La startup innovativa è una società di capitali italiana ad alto contenuto tecnologico, iscritta nella sezione speciale del Registro delle imprese, che ha accesso per legge a un regime di agevolazioni dedicato.
La qualifica è stata introdotta dal DL 179/2012 e la disciplina è stata riformata dalla legge 16 dicembre 2024, n. 193 (legge annuale per il mercato e la concorrenza 2023), in vigore dal 18 dicembre 2024. Tra i requisiti:
- costituzione da non più di 5 anni, sede in Italia (o nell'UE/SEE con sede produttiva in Italia), dimensione di PMI secondo la definizione europea;
- fatturato annuo fino a 5 milioni di euro dal secondo anno, nessuna quotazione e nessuna distribuzione di utili;
- oggetto sociale esclusivo o prevalente legato a prodotti o servizi innovativi ad alto valore tecnologico, escluse le attività prevalenti di agenzia e consulenza.

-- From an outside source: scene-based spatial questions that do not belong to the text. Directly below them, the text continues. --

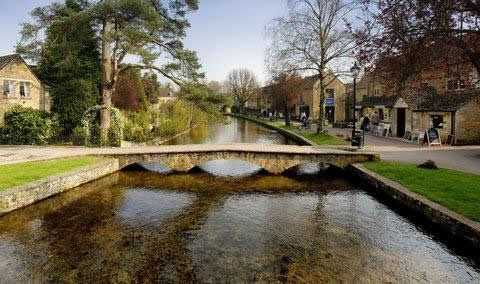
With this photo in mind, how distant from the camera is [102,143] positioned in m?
26.5

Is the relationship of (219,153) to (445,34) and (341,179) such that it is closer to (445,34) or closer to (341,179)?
(341,179)

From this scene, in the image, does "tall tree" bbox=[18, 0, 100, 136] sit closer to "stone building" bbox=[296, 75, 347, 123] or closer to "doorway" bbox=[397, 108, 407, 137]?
"doorway" bbox=[397, 108, 407, 137]

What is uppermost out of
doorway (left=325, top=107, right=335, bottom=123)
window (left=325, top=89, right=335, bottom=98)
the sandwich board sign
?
window (left=325, top=89, right=335, bottom=98)

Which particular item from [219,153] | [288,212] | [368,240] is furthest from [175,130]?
[368,240]

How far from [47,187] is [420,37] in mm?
14308

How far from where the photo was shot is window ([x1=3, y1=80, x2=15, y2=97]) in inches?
1250

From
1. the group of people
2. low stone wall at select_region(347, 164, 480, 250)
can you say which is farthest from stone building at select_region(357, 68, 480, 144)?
low stone wall at select_region(347, 164, 480, 250)

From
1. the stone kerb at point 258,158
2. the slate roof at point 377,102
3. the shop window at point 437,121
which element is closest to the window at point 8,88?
the stone kerb at point 258,158

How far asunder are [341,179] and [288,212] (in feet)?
23.2

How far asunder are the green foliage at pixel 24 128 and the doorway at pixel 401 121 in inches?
1106

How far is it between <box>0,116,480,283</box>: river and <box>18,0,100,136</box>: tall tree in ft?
41.8

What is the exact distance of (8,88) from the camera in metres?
32.0

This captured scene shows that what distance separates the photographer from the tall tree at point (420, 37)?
989 centimetres

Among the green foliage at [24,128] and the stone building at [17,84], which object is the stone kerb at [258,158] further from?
the stone building at [17,84]
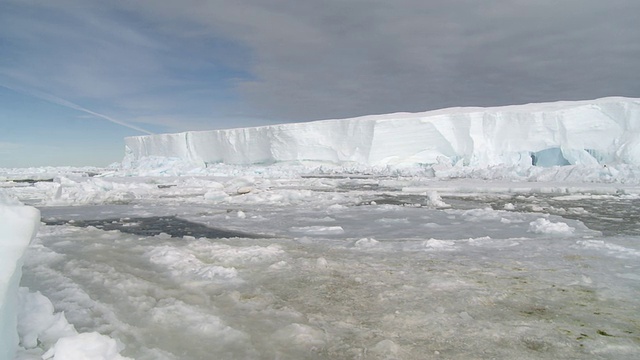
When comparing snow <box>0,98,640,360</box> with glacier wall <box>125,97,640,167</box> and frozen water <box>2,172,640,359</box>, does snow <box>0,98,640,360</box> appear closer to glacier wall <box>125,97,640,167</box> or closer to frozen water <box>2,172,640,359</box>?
frozen water <box>2,172,640,359</box>

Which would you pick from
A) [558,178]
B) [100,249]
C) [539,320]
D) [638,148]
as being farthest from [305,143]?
[539,320]

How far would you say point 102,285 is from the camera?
10.2ft

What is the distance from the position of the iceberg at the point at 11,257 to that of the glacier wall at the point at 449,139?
22553mm

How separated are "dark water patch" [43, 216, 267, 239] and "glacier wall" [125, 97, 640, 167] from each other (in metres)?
19.6

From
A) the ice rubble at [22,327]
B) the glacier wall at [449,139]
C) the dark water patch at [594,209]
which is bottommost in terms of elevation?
the dark water patch at [594,209]

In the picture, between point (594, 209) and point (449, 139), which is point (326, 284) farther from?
point (449, 139)

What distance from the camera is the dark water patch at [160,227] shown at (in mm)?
6066

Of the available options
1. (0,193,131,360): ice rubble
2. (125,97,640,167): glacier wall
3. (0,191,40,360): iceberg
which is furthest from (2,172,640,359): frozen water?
(125,97,640,167): glacier wall

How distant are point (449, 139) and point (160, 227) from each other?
22755 mm

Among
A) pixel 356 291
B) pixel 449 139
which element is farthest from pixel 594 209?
pixel 449 139

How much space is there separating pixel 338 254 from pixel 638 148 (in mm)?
19846

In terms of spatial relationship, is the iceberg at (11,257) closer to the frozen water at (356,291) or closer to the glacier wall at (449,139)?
the frozen water at (356,291)

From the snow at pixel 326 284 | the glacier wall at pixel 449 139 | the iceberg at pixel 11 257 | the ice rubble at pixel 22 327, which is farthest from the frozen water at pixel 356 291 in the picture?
the glacier wall at pixel 449 139

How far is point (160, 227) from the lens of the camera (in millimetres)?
6871
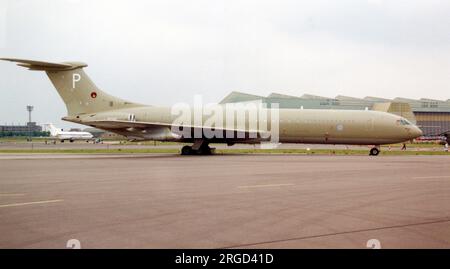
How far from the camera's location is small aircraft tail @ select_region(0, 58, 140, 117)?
3291 cm

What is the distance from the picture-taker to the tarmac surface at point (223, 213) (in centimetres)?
611

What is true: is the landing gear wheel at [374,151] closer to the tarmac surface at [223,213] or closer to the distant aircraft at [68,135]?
the tarmac surface at [223,213]

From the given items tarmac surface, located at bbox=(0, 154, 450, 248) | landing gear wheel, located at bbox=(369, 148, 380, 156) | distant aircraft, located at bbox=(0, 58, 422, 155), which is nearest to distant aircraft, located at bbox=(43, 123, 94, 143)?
distant aircraft, located at bbox=(0, 58, 422, 155)

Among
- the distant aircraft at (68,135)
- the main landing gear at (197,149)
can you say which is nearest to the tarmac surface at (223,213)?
the main landing gear at (197,149)

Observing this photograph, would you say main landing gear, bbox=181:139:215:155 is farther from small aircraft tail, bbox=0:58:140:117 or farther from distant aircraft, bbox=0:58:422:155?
small aircraft tail, bbox=0:58:140:117

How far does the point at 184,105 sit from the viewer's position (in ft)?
117

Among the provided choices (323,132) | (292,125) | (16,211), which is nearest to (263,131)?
(292,125)

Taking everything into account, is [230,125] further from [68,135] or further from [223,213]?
[68,135]

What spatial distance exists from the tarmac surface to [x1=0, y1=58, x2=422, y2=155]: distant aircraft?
19.8 m

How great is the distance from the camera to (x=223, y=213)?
829cm

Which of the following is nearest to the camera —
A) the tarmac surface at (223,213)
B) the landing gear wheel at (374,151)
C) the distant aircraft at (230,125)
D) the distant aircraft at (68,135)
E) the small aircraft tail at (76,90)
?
the tarmac surface at (223,213)

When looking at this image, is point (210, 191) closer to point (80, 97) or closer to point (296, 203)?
point (296, 203)

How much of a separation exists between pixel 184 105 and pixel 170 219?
92.7 feet

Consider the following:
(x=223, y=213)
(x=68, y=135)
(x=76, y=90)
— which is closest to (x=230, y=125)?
(x=76, y=90)
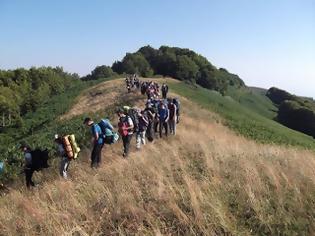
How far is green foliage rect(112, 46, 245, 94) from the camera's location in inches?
4092

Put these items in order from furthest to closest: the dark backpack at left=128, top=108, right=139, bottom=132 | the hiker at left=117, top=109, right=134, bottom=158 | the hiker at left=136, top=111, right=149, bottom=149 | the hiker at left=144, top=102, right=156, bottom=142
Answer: the hiker at left=144, top=102, right=156, bottom=142
the hiker at left=136, top=111, right=149, bottom=149
the dark backpack at left=128, top=108, right=139, bottom=132
the hiker at left=117, top=109, right=134, bottom=158

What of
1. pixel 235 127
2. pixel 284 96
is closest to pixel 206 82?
pixel 284 96

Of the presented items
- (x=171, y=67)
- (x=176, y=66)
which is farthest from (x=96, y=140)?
(x=171, y=67)

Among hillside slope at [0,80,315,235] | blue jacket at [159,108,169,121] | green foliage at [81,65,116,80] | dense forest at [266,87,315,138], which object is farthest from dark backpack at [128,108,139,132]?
green foliage at [81,65,116,80]

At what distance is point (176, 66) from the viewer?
342ft

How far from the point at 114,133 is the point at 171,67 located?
91.8 metres

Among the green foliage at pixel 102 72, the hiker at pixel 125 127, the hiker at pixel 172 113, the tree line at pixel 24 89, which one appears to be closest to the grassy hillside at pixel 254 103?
the green foliage at pixel 102 72

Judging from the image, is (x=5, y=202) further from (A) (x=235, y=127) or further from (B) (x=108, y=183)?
(A) (x=235, y=127)

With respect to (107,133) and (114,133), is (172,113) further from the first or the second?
(107,133)

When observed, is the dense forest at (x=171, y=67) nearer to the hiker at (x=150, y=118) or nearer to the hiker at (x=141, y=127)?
the hiker at (x=150, y=118)

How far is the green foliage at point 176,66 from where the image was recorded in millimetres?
103938

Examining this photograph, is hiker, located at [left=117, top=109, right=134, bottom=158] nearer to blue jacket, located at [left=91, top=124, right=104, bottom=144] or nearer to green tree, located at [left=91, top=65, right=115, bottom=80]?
blue jacket, located at [left=91, top=124, right=104, bottom=144]

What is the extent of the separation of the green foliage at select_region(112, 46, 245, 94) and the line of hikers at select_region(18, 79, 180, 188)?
3185 inches

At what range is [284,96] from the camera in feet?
503
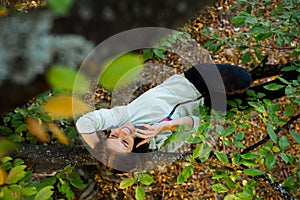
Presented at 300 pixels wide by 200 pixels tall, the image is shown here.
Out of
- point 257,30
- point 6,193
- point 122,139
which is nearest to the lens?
point 6,193

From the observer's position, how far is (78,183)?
46.8 inches

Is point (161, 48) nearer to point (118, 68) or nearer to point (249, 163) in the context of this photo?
point (249, 163)

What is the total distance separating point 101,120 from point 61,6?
882 millimetres

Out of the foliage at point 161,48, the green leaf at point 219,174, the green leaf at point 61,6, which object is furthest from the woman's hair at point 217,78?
the green leaf at point 61,6

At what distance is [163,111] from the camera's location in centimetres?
122

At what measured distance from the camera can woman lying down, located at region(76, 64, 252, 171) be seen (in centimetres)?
106

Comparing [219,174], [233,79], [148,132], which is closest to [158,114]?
[148,132]

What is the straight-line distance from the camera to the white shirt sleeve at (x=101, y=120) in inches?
41.7

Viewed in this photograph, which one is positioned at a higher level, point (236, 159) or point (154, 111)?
point (154, 111)

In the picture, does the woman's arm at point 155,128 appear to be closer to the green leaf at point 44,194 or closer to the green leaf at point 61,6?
the green leaf at point 44,194

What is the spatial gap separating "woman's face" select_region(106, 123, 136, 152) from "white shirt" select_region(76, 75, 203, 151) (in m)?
0.06

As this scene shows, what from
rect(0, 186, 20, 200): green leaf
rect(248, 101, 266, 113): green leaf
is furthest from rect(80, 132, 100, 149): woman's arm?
rect(248, 101, 266, 113): green leaf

Occorre poi soddisfare almeno uno di tre criteri: spese in ricerca e sviluppo pari ad almeno il 15% del maggior valore tra costo e valore della produzione; team composto per almeno un terzo da dottori di ricerca, dottorandi o ricercatori, oppure per almeno due terzi da laureati magistrali; titolarità di un brevetto o di un software registrato.
L'iscrizione dura 3 anni e può arrivare a 5 se l'impresa soddisfa ulteriori condizioni (per esempio una crescita di ricavi o occupati superiore al 50%, un brevetto, un contratto di sperimentazione con la pubblica amministrazione); per la fase di scale-up sono previste proroghe aggiuntive. Tra le agevolazioni ci sono gli incentivi fiscali per chi investe, l'accesso a Smart&Start Italia e l'accesso gratuito al Fondo di garanzia per le PMI.